## Text shown
(begin)

Search code examples
javaregexpentaho

Regex - Ignore part of the string


I am working on Pentaho which uses Java regex package : java.util.regex.

I want to extract a lot of information from the lines of a text file from both start and end of the string :

^StartofString Controls\(param1="(D[0-9]{0,})",param2="(G[0-9]{0,})",param3="([^"]{0,})",param4="([^"]{0,})"\):(?:.*)param5="([^"]{0,})",.*

There is a long part of the string I want to ignore and try to do so with (?:.*)

The positive lookahead seems working when I test the Regex on the step but does not work when I execute the transformation. I test the string on 'Regex Evaluation' step, check with 'Filter rows' the boolean of previous step and extract groups within a Javascript step :

var pattern = Packages.java.util.regex.Pattern.compile(patternStr);
var matcher = pattern.matcher(content.toString());
var matchFound = matcher.find();

with patterStr being the same regex than the one in the 'Regex Evaluation' step but with escaping characters : \

I have read many questions about ignoring parts of strings in regex and still can't find the answer. Any help is welcome. I can provide more informations if needed.


Solution

  • A non capturing group doesn't mean that its content won't be captured, it means that it won't be captured in a group (although you're still grouping tokens in your regex, which can be useful to apply a modifier to them at once).

    For example, these regex will all match the exact same abc string :

    abc
    a(?:b)c
    a(b)c
    

    However in the third case, you've defined a capturing group which will enable you to access to b independently. The first two cases are equals in all respects.

(end)

## List of tasks
• A. In the Pentaho regex thread, which Java package does Pentaho use for regular expressions?
• B. List every regex that the solution in the Pentaho regex thread says will match the same abc string.
• C. Continue the Pentaho regex thread from the point where it stops.

Extracted records
(begin)

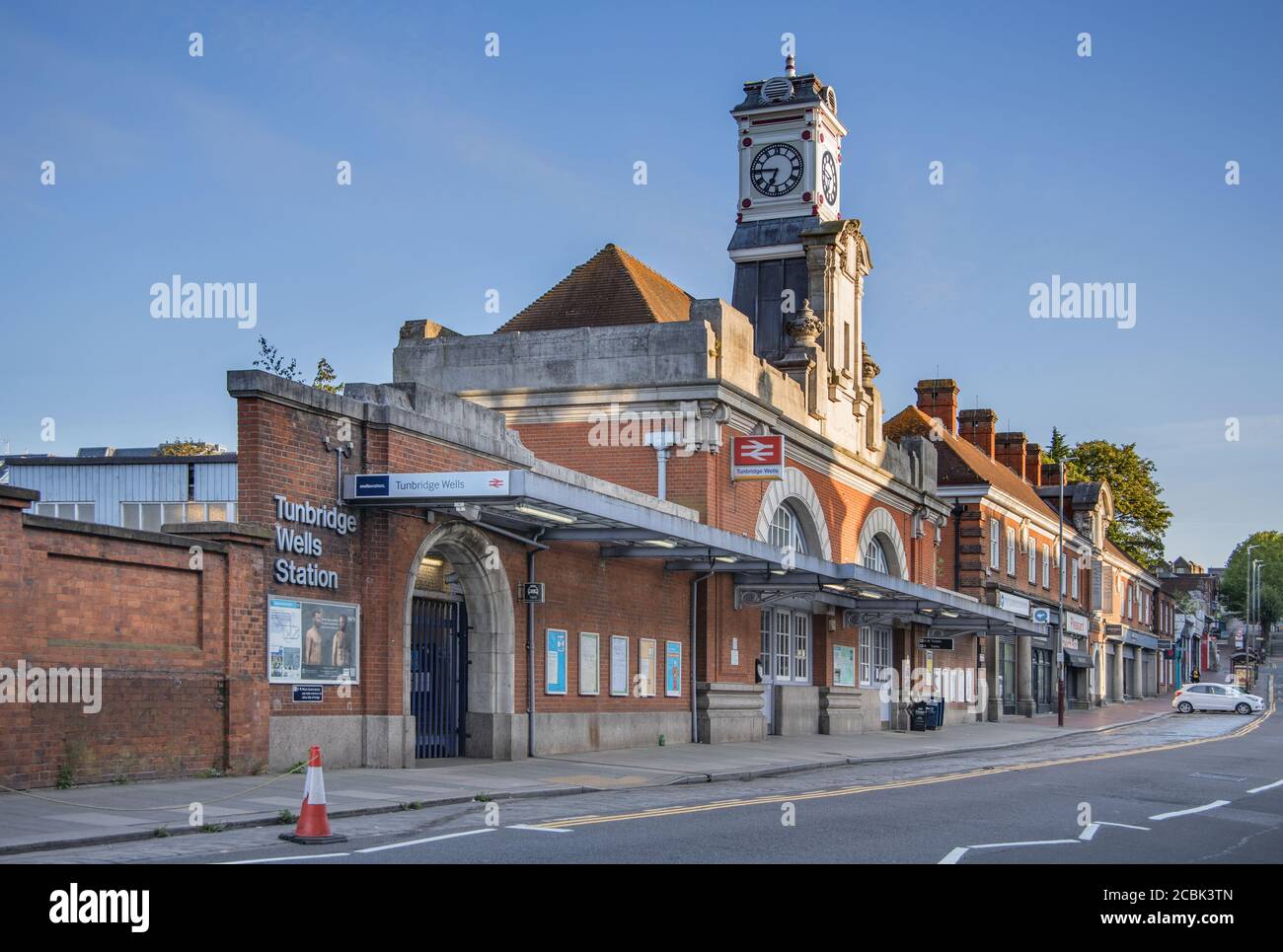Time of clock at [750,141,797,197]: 6:45
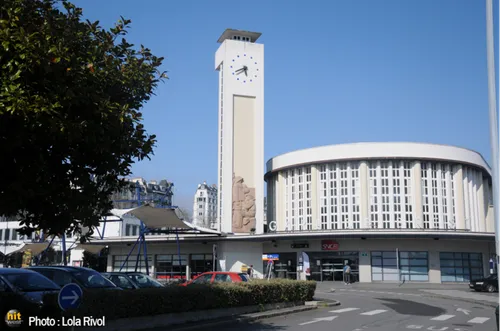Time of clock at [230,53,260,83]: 5:40
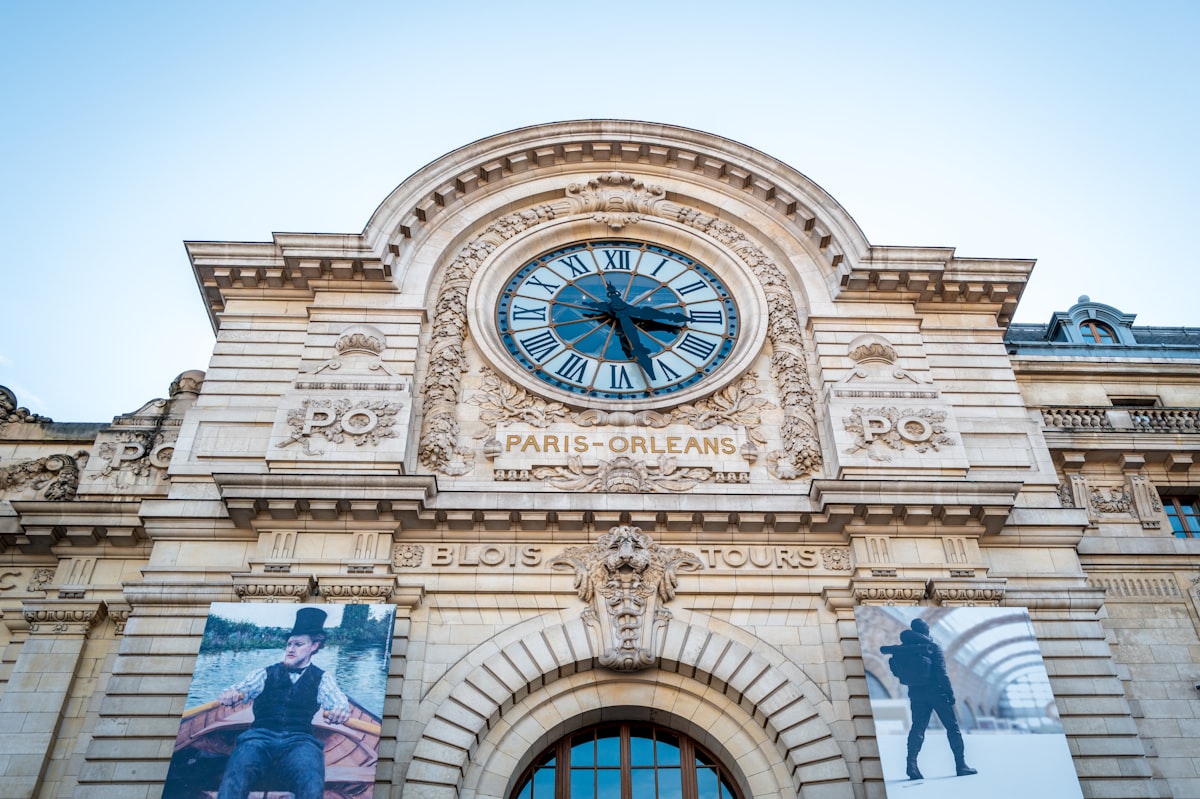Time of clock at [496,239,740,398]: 3:27
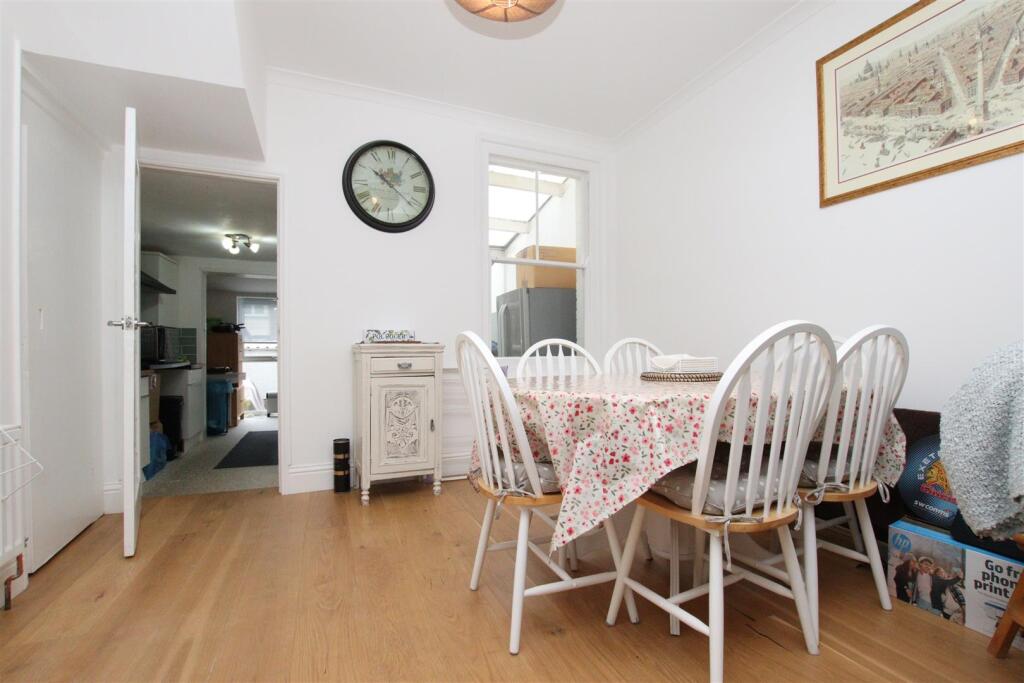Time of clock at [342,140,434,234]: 10:21
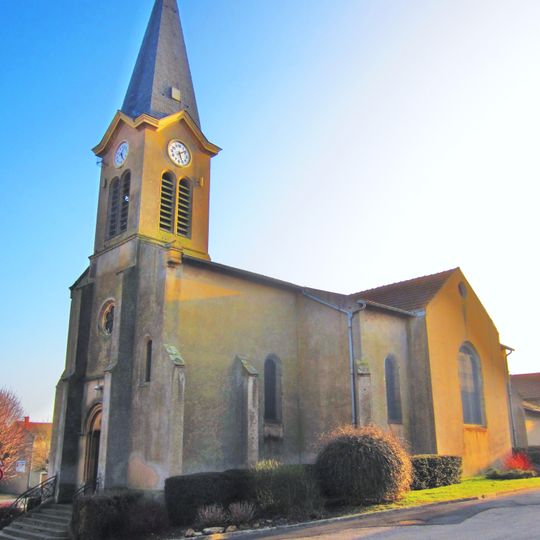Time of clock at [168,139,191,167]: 5:09
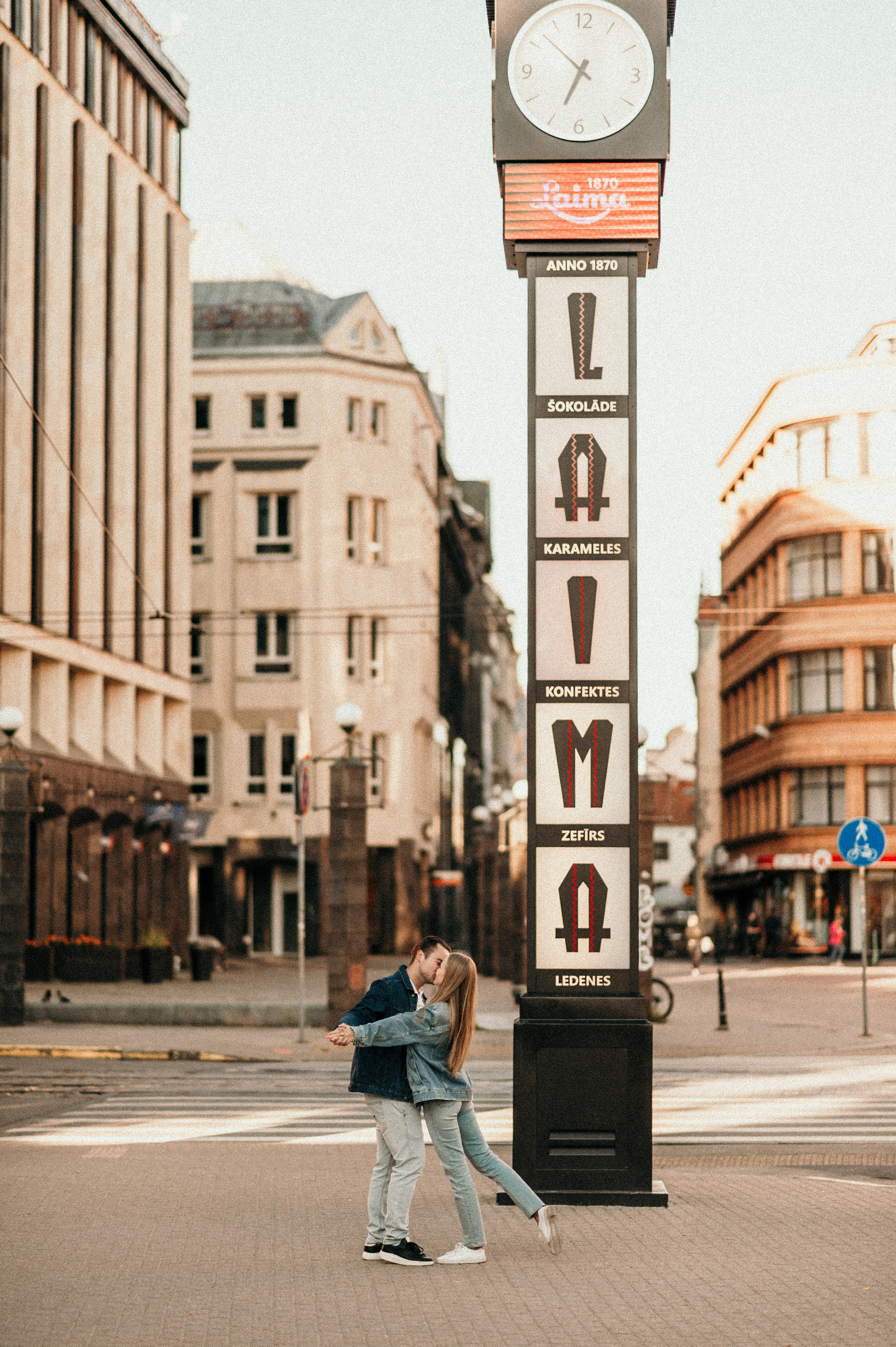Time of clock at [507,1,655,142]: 6:52
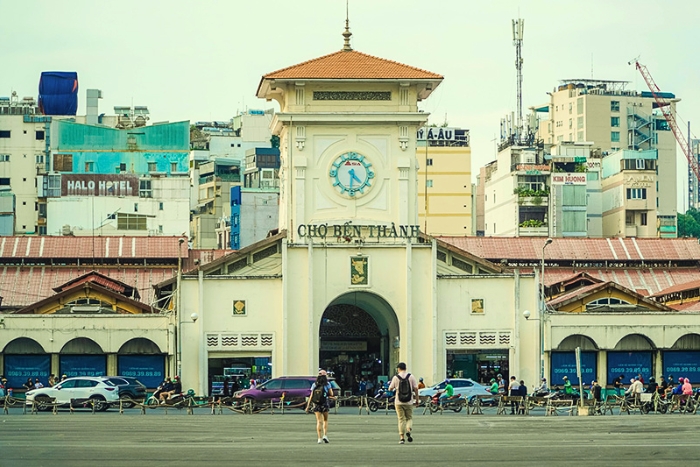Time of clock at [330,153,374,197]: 4:30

(end)

## Expected responses
• A. java.util.regex

• B. abc, a(?:b)c, a(b)c

• C.
    The non-capturing group becomes useful when you want to apply a modifier to a group of tokens without having an extra group you can reference later. The following regexs will all match the same strings :

    (ab)*(c)\2
    (?:ab)*(c)\1
    

    We want to apply * to the ab tokens. Either we do it with a capturing group (first example) and a group is created that we can reference, or we use a non-capturing group. The backreference at the end of the regex is supposed to match the c ; in the first example it's the second group since ab is the first one, while in the second c is the first group that can be referenced.

    Now that I've explained what non-capturing groups do, let's solve your problem : you want to remove something from the middle of your string, where you know what's at the beginning and what's at the end.

    Let's assume the string you want to match is the following :

    Aremove-thisB
    

    And that you want the result AB.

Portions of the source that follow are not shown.